• Extract to read:
_ _ _
"""
Workflow Runner
===============

The :class:`~pyswark.workflow.runner.Runner` assembles a
:class:`~pyswark.workflow.workflow.Workflow` and a
:class:`~pyswark.workflow.state.State`, runs them, and caches the post-run
artifacts for inspection and rerunning. Runners are the stable public entry
point for every application under ``pyswark.apps``.

This example walks through the runner end-to-end with a tiny two-step
arithmetic workflow: ``(x + y) * k``.
"""

# %%
# Define the step models — the actual compute. In a real application these
# would live one-per-file under ``pyswark/apps/<name>/steps/``.

from pyswark.lib.pydantic import base


class AddModel( base.BaseModel ):
    a: int
    b: int

    def run( self ):
        return { 'sum': self.a + self.b }


class MultiplyModel( base.BaseModel ):
    value  : int
    factor : int

    def run( self ):
        return { 'product': self.value * self.factor }


# %%
# Compose the step models into a ``Workflow``. Each ``Step`` wires a model's
# fields to/from named slots in the shared state:
#
# * ``inputs``: ``{state_name: model_field_name}``
# * ``outputs``: ``{model_output_key: state_name}``
#
# In a real application this module-level ``WORKFLOW`` would live under
# ``pyswark/apps/<name>/workflows/<graph>.py``.

from pyswark.workflow.workflow import Workflow
from pyswark.workflow.step import Step

WORKFLOW = Workflow( steps=[
    Step(
        model   = AddModel,
        inputs  = { 'x': 'a', 'y': 'b' },
        outputs = { 'sum': 'total' },
    ),
    Step(
        model   = MultiplyModel,
        inputs  = { 'total': 'value', 'k': 'factor' },
        outputs = { 'product': 'final' },
    ),
])


# %%
# Build an initial state. A state factory like this would typically live under
# ``pyswark/apps/<name>/states/<scenario>.py``.

from pyswark.workflow.state import State


def make_state():
    return State( backend={ 'x': 2, 'y': 3, 'k': 4 } )


# %%
# Wire a ``Workflow`` and ``State`` into a ``Runner`` and run it.

from pyswark.workflow.runner import Runner

runner = Runner( workflow=WORKFLOW, state=make_state() )
result = runner.run()
print( "result:", result )    # {'final': 20}  —  (2 + 3) * 4


# %%
# After ``run()``, the post-run workflow and state are stashed on the runner
# as ``rerunWorkflow`` / ``rerunState`` so you can inspect what happened.

wf = runner.rerunWorkflow
print( "stepsRan:    ", wf.stepsRan )       # [0, 1]
print( "stepsSkipped:", wf.stepsSkipped )   # []

print( "state['total']:", runner.rerunState.extract('total') )
print( "state['final']:", runner.rerunState.extract('final') )

print( "cached input for step 0:",  wf.getModelInput(0) )
_ _ _
• Extracted entries:

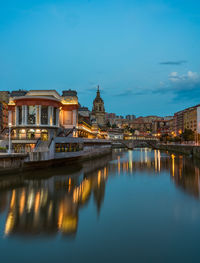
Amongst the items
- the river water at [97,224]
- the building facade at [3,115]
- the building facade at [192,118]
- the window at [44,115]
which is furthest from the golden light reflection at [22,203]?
the building facade at [192,118]

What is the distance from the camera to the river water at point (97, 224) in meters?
10.4

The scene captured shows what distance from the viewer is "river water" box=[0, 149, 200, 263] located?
408 inches

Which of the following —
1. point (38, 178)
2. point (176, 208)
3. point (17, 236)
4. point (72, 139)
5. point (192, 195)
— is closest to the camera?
point (17, 236)

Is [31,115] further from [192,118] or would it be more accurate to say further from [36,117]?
[192,118]

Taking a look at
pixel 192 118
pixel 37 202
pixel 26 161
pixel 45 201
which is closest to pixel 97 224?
pixel 45 201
_ _ _
• Tasks to carry out:
1. In the workflow runner example, which two attributes on the runner hold the post-run workflow and state after `run()` is called?
2. Pick up the workflow runner example after its last line and keep writing in the same style.

• Outputs:
1. `rerunWorkflow` and `rerunState`

2.
print( "cached output for step 0:", wf.getModelOutput(0) )


# %%
# ``rerun()`` replays the workflow against the cached state. Because the
# inputs are unchanged, every step is skipped — the cache makes reruns cheap
# and idempotent on immutable state. Note that ``stepsRan`` and
# ``stepsSkipped`` **accumulate** across runs (they are not reset).

result2 = runner.rerun()
print( "rerun result:", result2 )                          # {'final': 20}
print( "stepsRan:    ", runner.rerunWorkflow.stepsRan )     # [0, 1]
print( "stepsSkipped:", runner.rerunWorkflow.stepsSkipped ) # [0, 1]


# %%
# You can override the caching flags on ``rerun()`` to force a full
# re-execution.  Pairing ``useExtracts=False`` with ``populateExtracts=False``
# runs every step from scratch without updating the cache.  Because state is
# immutable by default, this works here only because the workflow's
# idempotent post rule avoids re-writing unchanged output names on the
# skipped path; a fresh run on an already-populated immutable state will
# fail on write. In production, pass a fresh state factory (or a
# ``StateWithGlueDb`` with ``mutable=True``) when forcing re-execution.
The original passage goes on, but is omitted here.